[EXERCISE GOAL]:
Scan the data for "frame" and copy each matching line.

--- PROVIDED DATA Enclosed Below ---

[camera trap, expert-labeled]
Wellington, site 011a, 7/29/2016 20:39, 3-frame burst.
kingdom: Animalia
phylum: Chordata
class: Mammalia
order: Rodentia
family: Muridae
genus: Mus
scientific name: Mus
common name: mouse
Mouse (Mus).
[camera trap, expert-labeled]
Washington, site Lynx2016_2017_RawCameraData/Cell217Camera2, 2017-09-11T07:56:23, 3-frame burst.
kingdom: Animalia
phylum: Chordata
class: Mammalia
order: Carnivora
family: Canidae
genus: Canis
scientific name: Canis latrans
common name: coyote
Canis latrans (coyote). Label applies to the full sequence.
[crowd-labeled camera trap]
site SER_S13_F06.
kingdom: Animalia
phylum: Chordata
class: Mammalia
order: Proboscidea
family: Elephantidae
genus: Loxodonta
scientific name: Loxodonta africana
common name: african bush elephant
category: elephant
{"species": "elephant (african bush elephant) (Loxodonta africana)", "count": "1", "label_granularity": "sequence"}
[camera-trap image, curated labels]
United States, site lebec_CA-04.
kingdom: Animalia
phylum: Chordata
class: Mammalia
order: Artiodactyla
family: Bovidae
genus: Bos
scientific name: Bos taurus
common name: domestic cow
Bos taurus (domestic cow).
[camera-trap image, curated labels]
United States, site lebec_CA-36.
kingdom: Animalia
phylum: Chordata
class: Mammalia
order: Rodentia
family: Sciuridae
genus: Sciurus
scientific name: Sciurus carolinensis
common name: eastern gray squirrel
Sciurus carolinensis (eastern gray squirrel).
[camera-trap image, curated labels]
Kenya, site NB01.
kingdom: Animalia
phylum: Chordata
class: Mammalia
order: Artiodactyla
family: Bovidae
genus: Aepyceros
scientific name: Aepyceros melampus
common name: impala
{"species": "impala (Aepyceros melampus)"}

--- End of Enclosed PROVIDED DATA ---

[SOLUTION TO THIS EXERCISE]:
Wellington, site 011a, 7/29/2016 20:39, 3-frame burst.
Washington, site Lynx2016_2017_RawCameraData/Cell217Camera2, 2017-09-11T07:56:23, 3-frame burst.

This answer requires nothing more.